━━ Input for this task
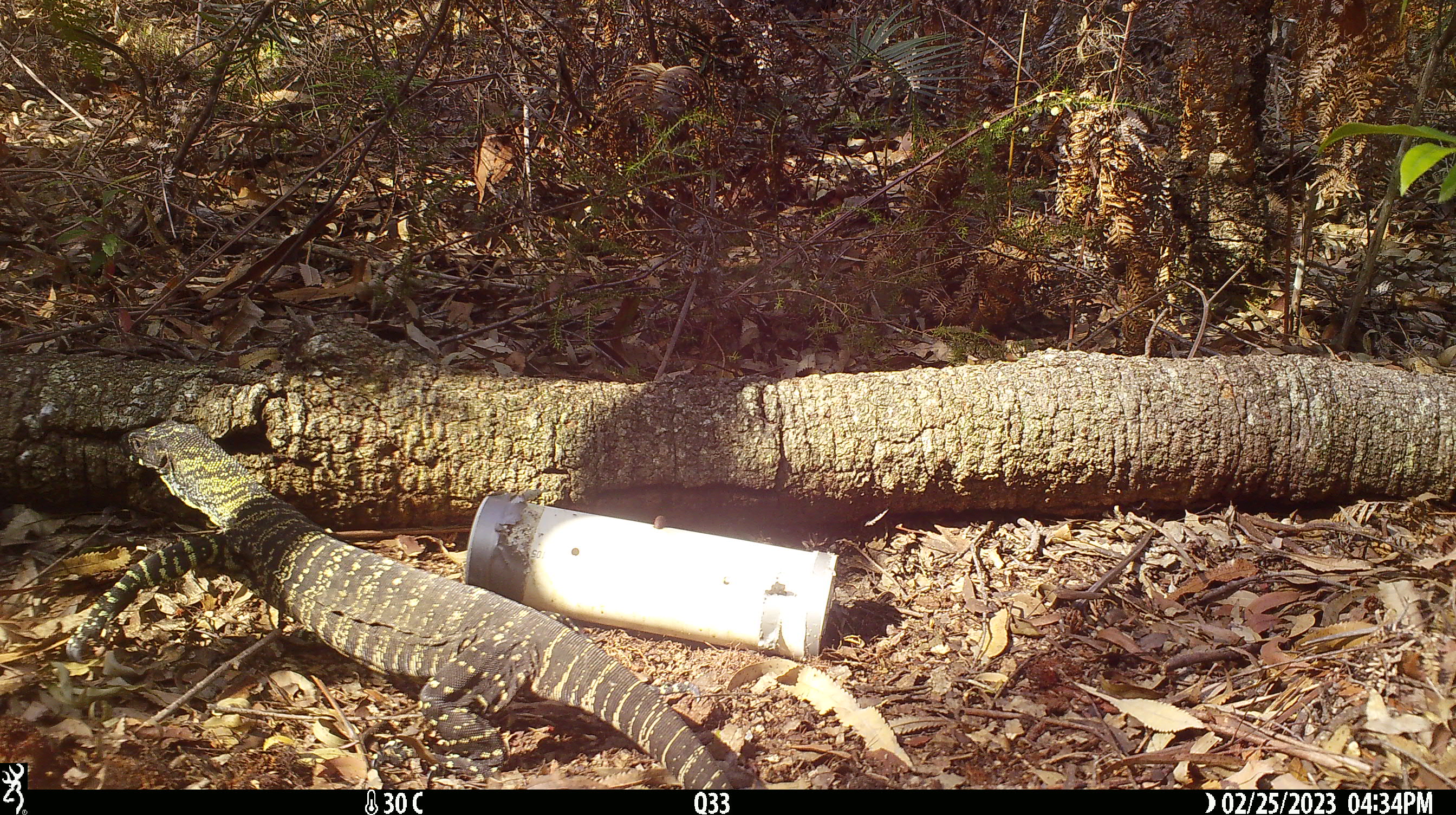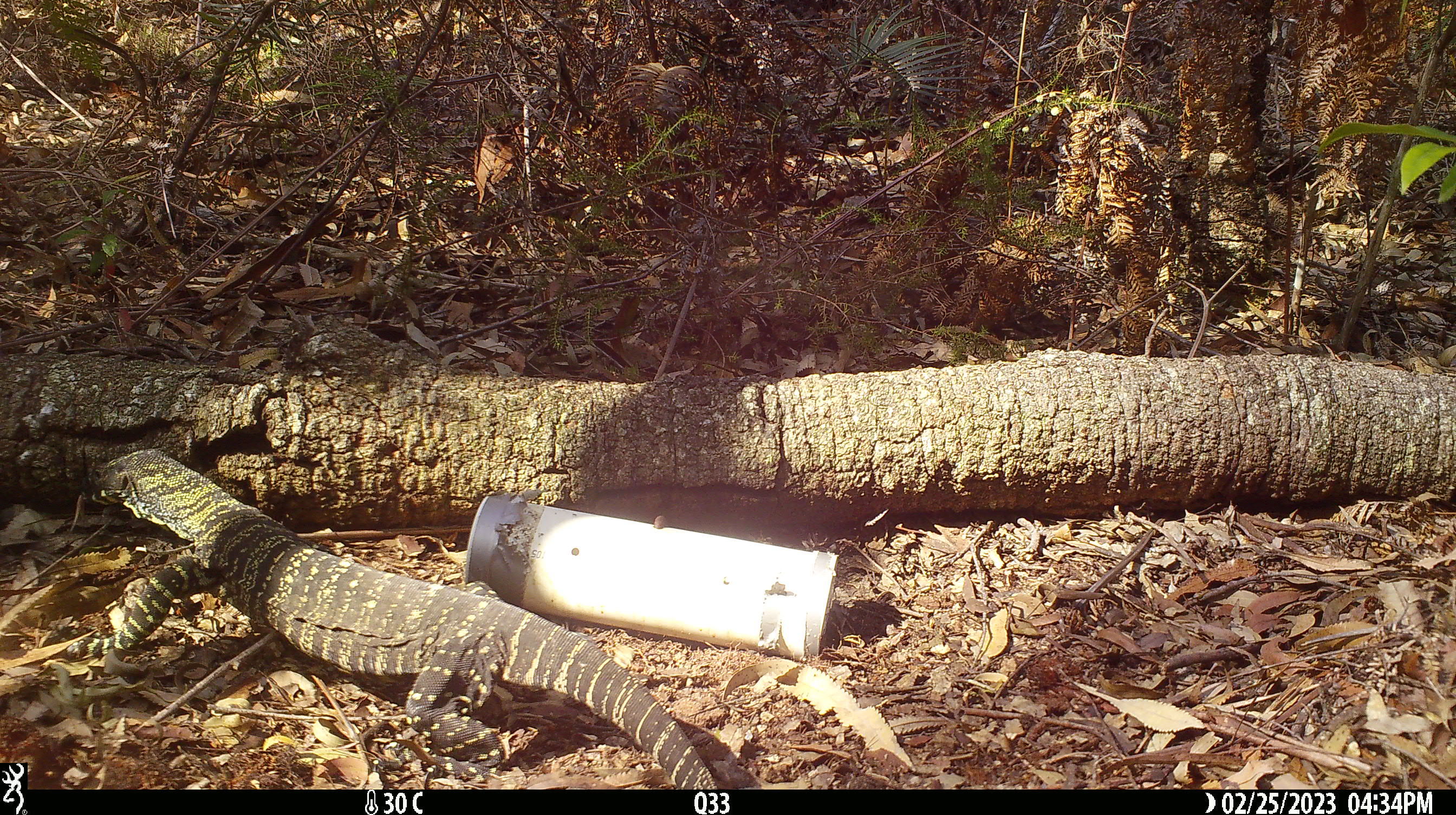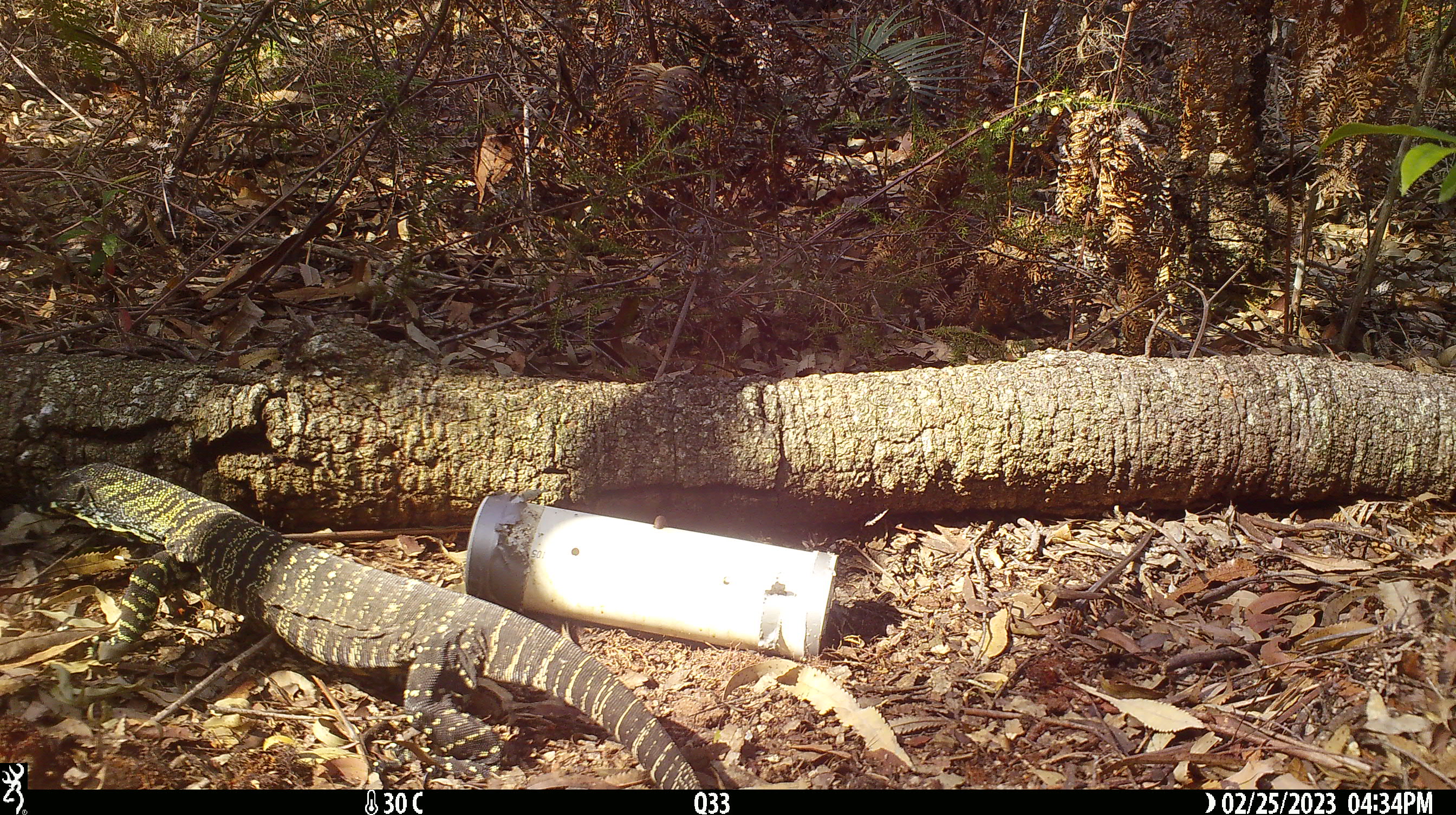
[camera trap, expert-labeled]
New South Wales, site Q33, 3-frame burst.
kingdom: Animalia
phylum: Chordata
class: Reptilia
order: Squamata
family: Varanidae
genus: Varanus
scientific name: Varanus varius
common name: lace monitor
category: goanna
━━━━
━━ Input for this task
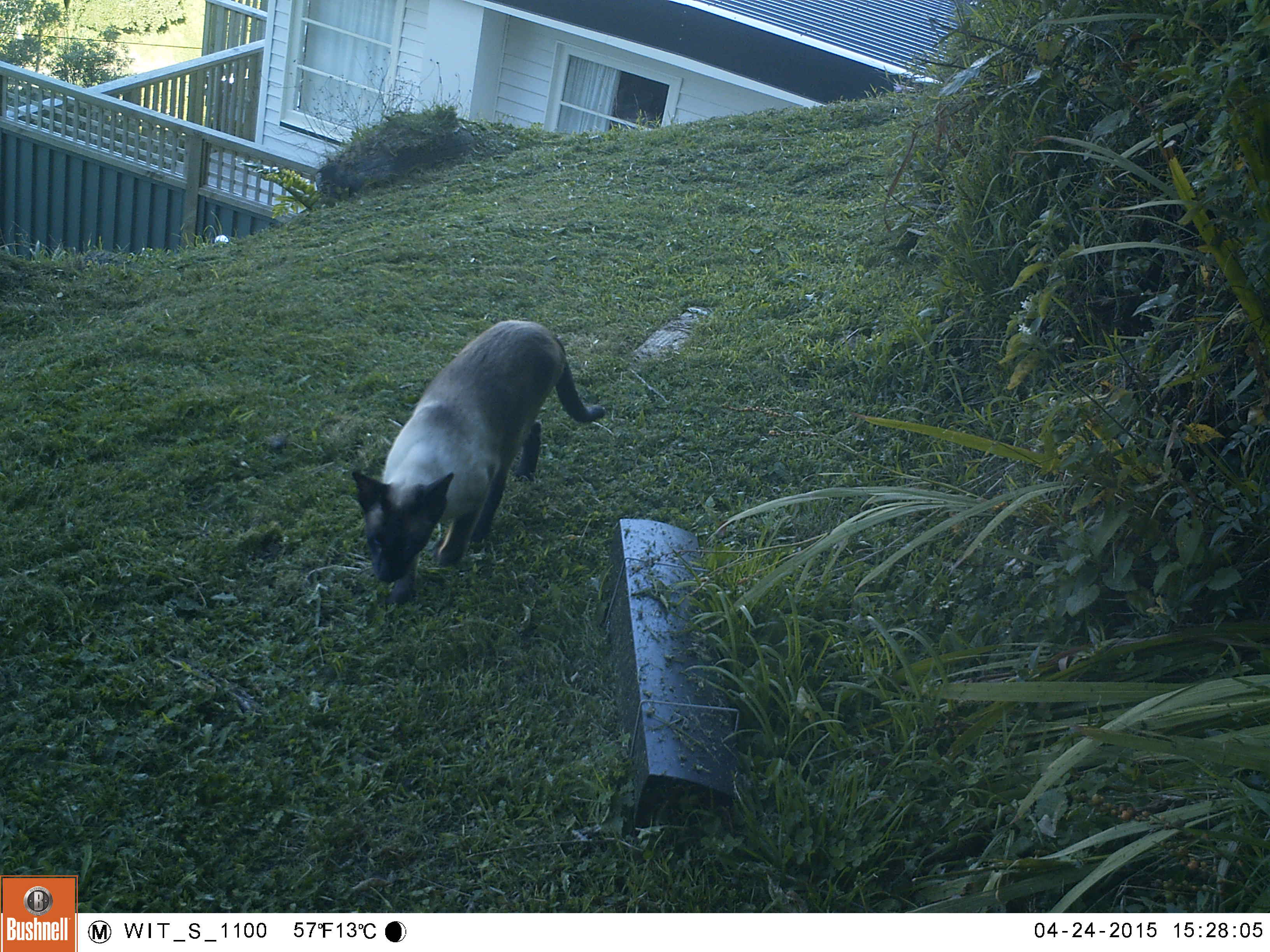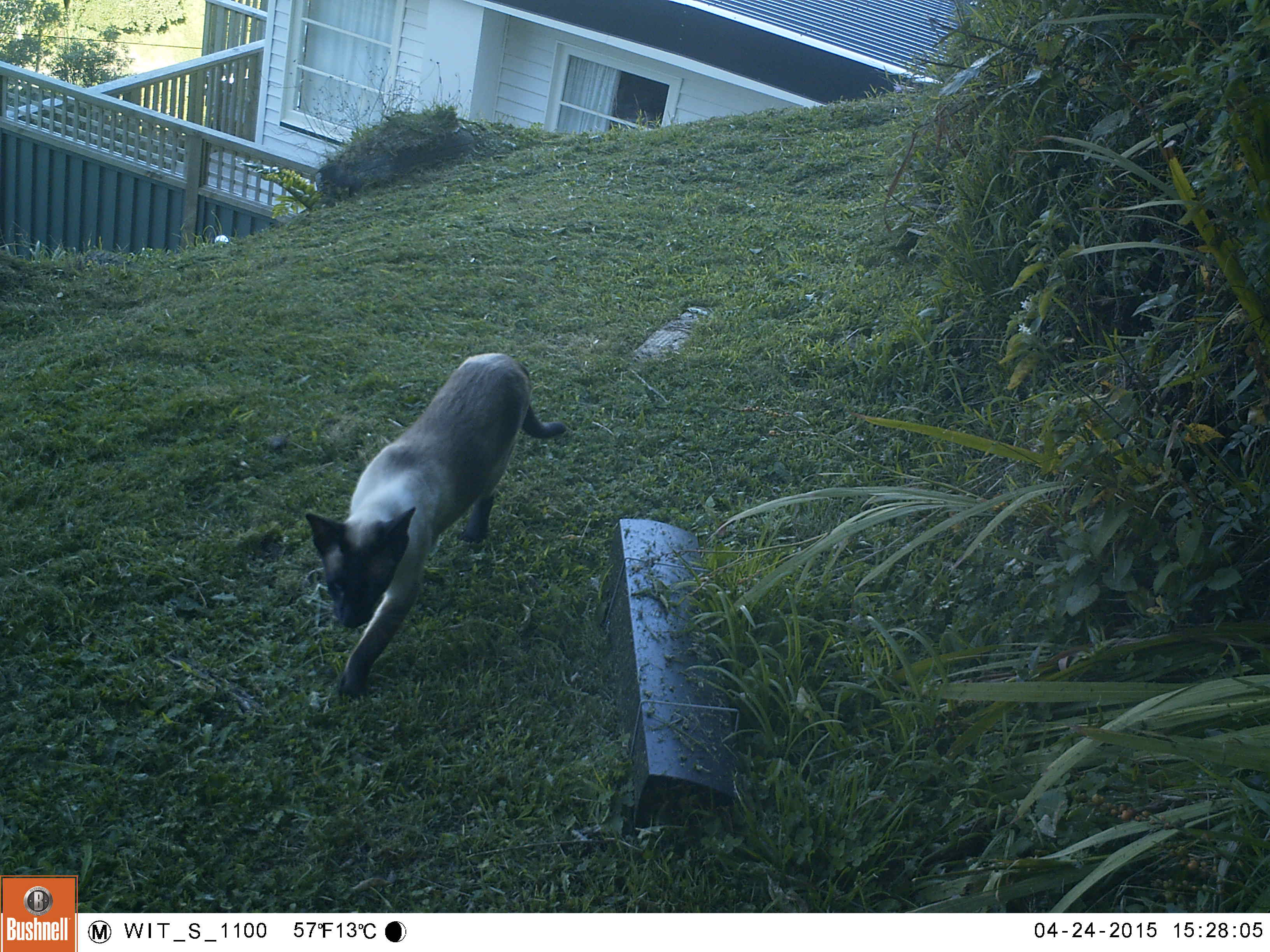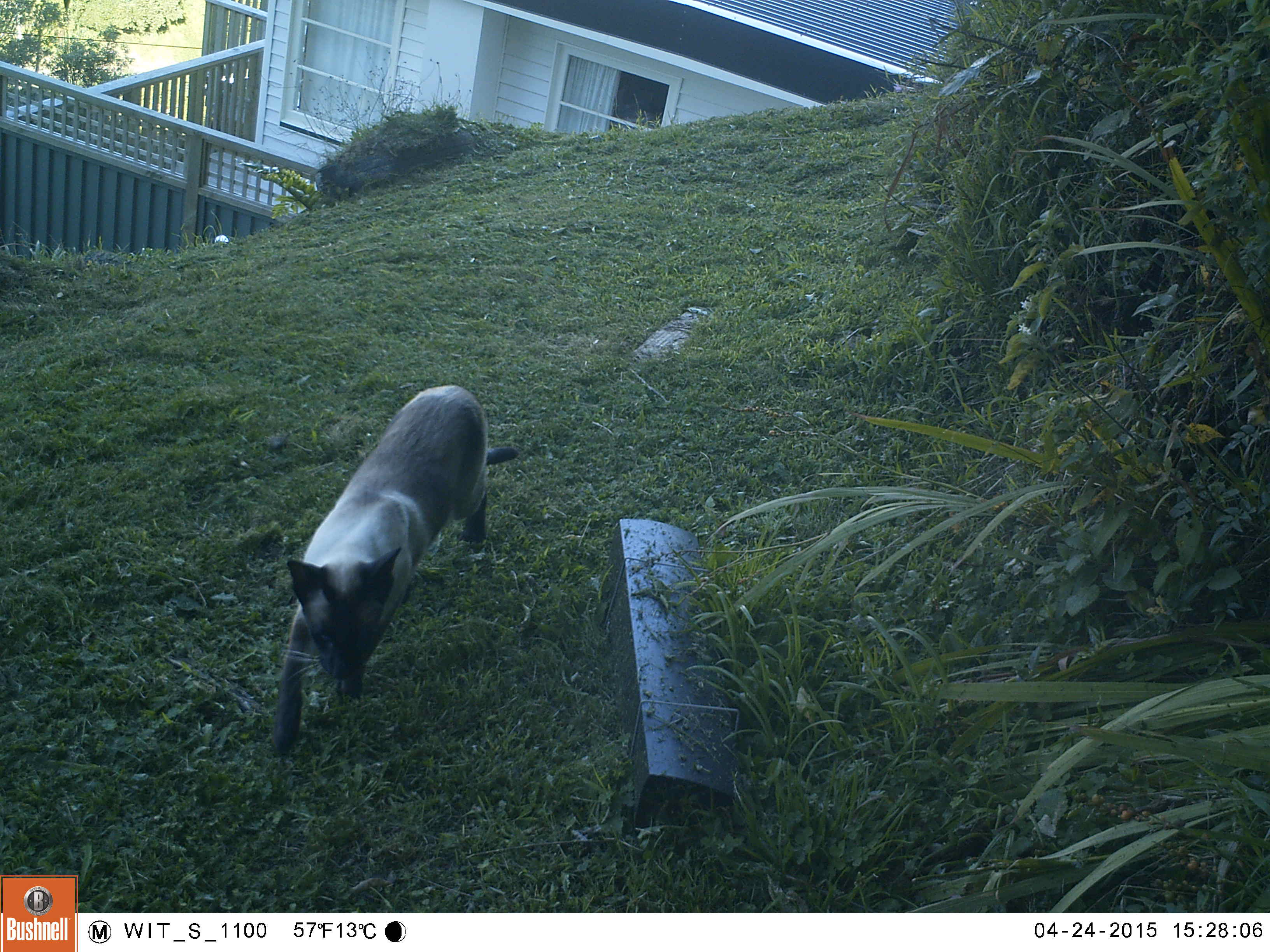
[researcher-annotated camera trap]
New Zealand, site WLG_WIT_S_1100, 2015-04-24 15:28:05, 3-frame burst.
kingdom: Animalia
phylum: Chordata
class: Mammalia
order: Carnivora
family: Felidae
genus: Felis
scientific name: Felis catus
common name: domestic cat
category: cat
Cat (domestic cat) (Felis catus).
━━━━
**Prompt:** Look above for the line holding "New South Wales, site Q33, 3-frame burst.", then set down exactly that line and every line after it up to and including the line holding "category: goanna", with nothing else.

**Answer below:**
New South Wales, site Q33, 3-frame burst.
kingdom: Animalia
phylum: Chordata
class: Reptilia
order: Squamata
family: Varanidae
genus: Varanus
scientific name: Varanus varius
common name: lace monitor
category: goanna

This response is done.